▶ [Direction] Return each line of the data below that contains the string "person". Matching is case-sensitive.

= = = = = = =

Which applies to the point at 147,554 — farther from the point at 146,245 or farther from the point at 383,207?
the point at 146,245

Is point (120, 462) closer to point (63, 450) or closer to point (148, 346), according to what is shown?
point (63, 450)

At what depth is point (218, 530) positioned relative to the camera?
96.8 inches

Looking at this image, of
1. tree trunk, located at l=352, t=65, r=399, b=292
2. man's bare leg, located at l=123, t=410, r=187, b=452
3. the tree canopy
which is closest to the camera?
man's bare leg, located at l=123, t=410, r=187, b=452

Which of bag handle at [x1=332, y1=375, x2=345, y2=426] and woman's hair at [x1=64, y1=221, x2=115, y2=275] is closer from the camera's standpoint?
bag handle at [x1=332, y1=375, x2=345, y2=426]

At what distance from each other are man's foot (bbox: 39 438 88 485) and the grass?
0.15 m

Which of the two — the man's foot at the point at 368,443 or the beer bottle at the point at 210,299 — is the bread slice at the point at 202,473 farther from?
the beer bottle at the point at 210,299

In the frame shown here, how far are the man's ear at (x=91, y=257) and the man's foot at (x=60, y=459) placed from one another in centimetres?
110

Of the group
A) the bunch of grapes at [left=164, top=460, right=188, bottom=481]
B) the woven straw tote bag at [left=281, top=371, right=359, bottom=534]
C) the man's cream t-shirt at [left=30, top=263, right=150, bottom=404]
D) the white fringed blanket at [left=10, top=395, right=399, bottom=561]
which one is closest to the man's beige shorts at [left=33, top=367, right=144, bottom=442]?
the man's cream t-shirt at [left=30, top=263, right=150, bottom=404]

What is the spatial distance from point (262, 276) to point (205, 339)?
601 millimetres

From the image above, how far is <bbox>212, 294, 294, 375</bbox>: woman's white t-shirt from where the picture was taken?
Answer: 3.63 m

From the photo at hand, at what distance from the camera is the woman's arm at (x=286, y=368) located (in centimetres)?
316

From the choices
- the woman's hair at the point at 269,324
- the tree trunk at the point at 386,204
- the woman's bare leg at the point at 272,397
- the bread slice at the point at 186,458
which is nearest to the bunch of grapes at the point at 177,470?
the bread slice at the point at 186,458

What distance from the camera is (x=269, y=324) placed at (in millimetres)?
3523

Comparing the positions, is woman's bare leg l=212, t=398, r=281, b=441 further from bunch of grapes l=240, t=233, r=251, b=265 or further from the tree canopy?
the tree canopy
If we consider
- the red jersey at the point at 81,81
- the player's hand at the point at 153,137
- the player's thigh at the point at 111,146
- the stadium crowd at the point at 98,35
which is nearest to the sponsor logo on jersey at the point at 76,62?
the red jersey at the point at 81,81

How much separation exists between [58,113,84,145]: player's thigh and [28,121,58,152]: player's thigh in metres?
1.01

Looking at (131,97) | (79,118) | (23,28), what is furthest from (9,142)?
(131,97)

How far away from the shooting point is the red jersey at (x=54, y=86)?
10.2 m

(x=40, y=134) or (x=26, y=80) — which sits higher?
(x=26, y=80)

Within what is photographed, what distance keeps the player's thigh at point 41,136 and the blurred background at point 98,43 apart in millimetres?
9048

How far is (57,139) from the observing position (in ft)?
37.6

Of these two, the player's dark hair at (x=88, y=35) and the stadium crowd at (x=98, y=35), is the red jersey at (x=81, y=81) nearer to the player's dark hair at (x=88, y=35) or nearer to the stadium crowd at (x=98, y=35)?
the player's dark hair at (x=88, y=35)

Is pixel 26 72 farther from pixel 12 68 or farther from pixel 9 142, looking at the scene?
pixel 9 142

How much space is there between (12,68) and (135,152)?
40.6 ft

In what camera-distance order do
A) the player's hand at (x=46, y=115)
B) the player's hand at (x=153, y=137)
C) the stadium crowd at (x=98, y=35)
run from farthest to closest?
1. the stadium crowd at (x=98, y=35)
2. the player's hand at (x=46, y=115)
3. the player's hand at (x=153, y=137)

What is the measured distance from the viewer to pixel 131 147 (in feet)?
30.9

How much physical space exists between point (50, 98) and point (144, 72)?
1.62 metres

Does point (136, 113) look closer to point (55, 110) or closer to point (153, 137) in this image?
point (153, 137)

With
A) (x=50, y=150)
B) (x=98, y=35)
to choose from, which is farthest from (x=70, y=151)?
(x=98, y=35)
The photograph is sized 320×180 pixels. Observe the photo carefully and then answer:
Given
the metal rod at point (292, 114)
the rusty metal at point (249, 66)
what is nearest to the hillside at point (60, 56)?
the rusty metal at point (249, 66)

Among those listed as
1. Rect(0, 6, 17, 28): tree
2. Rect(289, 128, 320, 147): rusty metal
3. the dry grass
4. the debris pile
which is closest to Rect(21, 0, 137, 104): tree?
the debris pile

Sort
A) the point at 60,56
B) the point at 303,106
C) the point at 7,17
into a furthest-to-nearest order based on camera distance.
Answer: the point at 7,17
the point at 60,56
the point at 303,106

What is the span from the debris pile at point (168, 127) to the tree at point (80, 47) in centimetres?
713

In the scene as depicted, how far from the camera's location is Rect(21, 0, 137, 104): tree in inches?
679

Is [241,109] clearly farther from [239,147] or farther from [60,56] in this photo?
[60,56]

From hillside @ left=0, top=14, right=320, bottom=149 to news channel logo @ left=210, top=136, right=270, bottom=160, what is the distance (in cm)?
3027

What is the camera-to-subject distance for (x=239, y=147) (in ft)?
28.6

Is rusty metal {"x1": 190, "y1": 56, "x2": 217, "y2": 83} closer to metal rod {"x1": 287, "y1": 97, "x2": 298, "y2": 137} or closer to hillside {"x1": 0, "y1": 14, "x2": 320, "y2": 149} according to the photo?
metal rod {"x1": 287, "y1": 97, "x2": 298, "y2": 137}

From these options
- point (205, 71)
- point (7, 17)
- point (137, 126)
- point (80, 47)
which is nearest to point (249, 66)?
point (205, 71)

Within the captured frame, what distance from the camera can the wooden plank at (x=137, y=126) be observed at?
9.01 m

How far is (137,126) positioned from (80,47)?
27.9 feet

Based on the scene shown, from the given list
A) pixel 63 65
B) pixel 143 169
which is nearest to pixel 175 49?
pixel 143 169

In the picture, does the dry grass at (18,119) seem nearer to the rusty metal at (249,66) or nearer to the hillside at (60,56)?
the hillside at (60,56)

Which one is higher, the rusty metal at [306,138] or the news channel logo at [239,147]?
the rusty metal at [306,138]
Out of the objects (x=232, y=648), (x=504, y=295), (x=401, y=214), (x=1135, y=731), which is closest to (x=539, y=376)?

= = = = = = =

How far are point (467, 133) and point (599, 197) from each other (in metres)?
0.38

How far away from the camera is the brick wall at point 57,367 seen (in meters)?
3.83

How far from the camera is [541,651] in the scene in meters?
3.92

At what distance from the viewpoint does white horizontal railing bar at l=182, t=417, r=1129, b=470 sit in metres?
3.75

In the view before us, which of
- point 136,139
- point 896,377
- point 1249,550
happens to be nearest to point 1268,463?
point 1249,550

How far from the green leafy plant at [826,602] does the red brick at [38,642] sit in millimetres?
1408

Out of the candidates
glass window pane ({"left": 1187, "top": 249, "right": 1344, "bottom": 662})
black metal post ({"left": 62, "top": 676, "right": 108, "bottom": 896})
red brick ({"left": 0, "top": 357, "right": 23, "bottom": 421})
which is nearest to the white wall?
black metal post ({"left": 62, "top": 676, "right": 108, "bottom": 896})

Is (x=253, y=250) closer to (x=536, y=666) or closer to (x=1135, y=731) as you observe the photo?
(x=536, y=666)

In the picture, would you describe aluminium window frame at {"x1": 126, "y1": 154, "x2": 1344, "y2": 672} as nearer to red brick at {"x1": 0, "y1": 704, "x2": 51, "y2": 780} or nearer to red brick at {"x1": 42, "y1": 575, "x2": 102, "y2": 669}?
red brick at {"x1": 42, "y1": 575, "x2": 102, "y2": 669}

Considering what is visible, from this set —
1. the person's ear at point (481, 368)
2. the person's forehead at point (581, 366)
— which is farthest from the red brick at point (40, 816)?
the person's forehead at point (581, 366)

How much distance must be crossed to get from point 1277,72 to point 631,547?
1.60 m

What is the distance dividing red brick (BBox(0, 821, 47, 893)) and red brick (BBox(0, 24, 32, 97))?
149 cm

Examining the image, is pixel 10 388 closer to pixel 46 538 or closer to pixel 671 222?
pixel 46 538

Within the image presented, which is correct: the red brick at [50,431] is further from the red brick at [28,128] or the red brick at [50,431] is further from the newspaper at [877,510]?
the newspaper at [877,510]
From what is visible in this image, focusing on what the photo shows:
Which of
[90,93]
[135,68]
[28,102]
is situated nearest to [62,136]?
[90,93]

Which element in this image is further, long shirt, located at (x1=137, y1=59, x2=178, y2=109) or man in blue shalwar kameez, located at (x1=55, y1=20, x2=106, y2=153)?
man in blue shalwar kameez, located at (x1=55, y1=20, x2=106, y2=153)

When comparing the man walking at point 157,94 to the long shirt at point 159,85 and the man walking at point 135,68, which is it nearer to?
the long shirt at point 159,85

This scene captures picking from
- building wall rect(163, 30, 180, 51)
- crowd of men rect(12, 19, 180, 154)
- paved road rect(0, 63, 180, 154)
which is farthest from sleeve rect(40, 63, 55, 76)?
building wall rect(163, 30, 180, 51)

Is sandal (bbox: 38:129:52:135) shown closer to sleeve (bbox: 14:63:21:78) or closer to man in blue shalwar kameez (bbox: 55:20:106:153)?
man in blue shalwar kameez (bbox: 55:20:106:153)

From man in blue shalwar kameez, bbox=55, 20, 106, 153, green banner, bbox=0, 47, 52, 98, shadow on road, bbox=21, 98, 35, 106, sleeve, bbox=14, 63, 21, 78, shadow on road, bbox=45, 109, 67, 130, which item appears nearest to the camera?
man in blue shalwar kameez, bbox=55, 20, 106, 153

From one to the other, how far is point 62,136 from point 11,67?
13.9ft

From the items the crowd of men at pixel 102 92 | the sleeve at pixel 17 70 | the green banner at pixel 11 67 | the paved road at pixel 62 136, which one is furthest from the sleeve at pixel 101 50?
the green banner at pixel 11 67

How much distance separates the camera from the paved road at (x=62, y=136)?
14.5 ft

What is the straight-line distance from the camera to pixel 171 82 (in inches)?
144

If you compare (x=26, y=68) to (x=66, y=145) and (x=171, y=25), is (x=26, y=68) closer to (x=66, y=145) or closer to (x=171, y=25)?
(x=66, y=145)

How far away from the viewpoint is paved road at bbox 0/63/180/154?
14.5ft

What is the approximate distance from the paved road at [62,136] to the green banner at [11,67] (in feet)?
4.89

= = = = = = =

▶ [Complete output]
1. the person's ear at point (481, 368)
2. the person's forehead at point (581, 366)
the person's forehead at point (581, 366)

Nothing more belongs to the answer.